En janvier 2012, soudainement, Javier Martin-Artajo décida de modifier l’organigramme pour placer Julien Grout et quelques autres sous le nom « Iksil ». Mais ce n’était qu’une démarche à vocation administrative pour Artajo par le biais de laquelle il voulait se décharger sur Iksil des problèmes de recharges d’imprimante, de changement des Blackberry, ou encore des jours de congés…
Comme Artajo le justifia à Iksil à l’époque, quantité d’emails portant sur des problèmes anodins se fondaient mécaniquement sur l’organigramme et atterrissaient dans sa boite de messagerie à lui, Artajo. Et ces emails, jusque là automatiquement routés vers Artajo, étaient le plus souvent liés aux congés, aux fournitures diverses. Ils constituaient surtout une immense perte de temps et d’énergie aux yeux d’Artajo. Artajo se plaignit du fait qu’il avait maintenant, en plus de Londres, à diriger des gens situés à New York et bientôt des gens situés en Asie. Il ne pouvait plus se charger de tout cela, alors il déléguait désormais. Il faisait avec Iksil ce qu’il faisait avec une autre personne basée à new York. Selon les explications qu’il donna à Iksil, Artajo ne voulait se concentrer que sur les emails qui étaient réellement importants. Artajo était clair par ailleurs sur les choses importantes en question. Rien ne changeait pour les risques, les stratégies, les valorisations, les rémunérations, ou encore les objectifs: tout restait là sous la commande de Javier Martin-Artajo.

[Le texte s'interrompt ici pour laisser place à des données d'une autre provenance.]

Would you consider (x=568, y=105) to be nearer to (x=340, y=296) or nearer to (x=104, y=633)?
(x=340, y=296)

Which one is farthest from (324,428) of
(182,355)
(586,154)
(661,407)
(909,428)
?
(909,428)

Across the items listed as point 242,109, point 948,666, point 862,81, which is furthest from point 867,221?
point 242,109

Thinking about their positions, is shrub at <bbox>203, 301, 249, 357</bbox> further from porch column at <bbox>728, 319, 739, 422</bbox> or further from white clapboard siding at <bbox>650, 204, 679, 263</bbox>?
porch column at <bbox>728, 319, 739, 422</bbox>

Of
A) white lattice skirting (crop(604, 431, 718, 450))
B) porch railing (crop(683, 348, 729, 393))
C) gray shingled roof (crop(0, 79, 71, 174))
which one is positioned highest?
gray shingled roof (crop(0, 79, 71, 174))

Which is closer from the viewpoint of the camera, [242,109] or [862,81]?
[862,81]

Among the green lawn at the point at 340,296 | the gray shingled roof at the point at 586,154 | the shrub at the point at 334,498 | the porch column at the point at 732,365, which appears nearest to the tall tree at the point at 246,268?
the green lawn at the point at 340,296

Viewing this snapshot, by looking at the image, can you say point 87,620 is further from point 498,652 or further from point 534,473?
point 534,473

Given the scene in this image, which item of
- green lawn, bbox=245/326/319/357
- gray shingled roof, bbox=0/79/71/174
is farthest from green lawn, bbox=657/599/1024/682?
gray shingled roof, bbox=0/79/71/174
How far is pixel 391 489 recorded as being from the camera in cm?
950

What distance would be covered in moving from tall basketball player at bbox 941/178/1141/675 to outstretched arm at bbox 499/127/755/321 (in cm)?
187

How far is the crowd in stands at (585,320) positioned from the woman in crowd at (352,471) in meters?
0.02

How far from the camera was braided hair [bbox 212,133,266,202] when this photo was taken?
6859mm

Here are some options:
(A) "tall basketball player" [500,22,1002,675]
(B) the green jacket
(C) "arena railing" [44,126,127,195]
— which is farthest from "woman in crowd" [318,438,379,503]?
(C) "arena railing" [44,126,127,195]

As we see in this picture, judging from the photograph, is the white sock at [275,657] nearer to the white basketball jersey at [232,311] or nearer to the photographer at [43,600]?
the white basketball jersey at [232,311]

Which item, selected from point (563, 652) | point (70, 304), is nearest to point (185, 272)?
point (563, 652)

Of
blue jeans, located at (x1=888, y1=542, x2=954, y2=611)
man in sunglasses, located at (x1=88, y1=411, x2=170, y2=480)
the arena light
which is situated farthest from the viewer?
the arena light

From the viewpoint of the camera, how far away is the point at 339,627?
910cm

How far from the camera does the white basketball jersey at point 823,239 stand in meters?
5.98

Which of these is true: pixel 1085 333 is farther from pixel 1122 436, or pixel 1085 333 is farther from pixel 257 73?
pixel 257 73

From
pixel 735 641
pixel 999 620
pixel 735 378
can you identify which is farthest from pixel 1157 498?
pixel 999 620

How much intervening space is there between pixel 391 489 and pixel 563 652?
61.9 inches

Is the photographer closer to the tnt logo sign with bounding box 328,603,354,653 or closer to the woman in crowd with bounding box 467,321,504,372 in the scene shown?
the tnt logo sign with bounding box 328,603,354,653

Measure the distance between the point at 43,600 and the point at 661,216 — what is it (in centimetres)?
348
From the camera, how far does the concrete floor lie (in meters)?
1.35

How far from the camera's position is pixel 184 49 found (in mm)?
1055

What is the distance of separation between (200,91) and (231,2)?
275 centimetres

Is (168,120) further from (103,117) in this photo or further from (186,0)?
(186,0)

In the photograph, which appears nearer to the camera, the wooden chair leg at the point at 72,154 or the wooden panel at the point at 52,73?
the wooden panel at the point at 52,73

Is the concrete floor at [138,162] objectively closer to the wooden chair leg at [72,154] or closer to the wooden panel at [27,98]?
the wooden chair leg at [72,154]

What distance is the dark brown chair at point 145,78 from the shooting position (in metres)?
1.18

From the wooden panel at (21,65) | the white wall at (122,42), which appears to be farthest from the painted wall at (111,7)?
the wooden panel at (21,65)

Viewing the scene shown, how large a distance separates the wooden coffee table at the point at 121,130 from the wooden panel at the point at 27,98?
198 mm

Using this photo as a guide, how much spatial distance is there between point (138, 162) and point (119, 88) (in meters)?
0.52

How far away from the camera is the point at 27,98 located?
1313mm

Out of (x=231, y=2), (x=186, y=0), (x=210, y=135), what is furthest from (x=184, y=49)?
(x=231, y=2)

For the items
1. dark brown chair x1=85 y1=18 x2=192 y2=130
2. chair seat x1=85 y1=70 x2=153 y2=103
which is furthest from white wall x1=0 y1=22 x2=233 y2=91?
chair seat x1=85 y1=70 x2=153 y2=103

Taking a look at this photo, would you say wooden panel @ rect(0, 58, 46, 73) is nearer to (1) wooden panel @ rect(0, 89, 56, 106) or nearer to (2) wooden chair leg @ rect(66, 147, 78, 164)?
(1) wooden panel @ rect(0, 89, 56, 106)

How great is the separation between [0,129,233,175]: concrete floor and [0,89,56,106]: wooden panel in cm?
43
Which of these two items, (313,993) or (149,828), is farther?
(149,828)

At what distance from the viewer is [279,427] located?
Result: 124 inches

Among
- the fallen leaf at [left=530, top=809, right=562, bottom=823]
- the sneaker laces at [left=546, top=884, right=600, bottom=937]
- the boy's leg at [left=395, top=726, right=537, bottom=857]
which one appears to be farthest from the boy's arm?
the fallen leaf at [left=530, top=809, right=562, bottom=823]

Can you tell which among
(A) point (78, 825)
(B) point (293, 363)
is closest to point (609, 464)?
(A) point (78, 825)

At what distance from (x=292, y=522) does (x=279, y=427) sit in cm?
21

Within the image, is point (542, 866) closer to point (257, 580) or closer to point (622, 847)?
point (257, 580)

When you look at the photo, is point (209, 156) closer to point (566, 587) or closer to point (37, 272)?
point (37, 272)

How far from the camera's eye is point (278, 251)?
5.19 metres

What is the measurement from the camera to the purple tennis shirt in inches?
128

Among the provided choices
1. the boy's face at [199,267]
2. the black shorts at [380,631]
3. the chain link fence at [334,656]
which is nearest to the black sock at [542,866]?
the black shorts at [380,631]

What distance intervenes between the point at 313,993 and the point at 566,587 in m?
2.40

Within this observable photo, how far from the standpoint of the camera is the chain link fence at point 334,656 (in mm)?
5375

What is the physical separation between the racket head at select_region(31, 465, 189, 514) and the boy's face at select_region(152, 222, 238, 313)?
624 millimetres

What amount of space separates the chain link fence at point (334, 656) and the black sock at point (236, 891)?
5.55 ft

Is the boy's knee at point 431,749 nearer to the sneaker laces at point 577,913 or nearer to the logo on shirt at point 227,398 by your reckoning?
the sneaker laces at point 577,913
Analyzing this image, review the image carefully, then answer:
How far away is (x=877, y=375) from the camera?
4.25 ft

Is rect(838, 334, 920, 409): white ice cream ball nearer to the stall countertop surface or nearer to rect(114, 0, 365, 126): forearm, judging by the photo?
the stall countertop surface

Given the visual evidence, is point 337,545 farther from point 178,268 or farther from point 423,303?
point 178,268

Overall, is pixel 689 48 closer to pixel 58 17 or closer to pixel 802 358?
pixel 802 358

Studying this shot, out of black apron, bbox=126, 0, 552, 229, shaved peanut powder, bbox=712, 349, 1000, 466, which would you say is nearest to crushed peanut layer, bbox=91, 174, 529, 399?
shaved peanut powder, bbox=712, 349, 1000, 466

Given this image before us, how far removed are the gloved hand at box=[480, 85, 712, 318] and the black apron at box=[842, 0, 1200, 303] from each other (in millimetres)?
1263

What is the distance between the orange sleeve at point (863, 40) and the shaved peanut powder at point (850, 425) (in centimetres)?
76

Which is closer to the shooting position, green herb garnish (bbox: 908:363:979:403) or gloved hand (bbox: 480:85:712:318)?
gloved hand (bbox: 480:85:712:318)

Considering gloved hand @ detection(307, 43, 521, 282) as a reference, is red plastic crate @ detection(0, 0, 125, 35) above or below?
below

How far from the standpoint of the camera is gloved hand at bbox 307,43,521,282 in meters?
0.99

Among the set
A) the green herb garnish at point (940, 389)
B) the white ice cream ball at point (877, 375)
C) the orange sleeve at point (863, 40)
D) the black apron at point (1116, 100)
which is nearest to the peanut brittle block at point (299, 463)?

Dans les faits, les documents datant de janvier, février, mars et avril 2012 le montrent de façons multiples. Rien n’a changé en pratique pour Julien Grout vis-à-vis d’Iksil sauf s’il doit prendre des congés, changer de Blackberry, ou avoir un nouveau toner pour l’imprimante. Evidemment, pour affiner sa sélection de prix, car c’était la son rôle aux yeux d’Artajo, Julien Grout avait besoin du sentiment qu’Iksil portait sur les marchés. Grout devait s’en assurer. C’était là une des tâches qu’Artajo avait dévolue à Grout depuis le départ. En 2012 comme en 2010 et 2011, Grout et Iksil avaient des échanges routiniers dans ce but. Mais fait inhabituel en 2012, Grout sollicitait Iksil plus souvent dans la journée. Les traces écrites aujourd’hui sont nombreuses. Les transcriptions d’appel et autres chat montrent qu’Iksil n’avait rien de l’image du grand gourou que la banque a laissé se diffuser via certains médias depuis avril 2012. Julien Grout décidait seul au final des prix et ne suivait pas l’avis d’Iksil sauf s’il le voulait bien. La pression venait toujours d’Artajo en ce qui concerne Grout.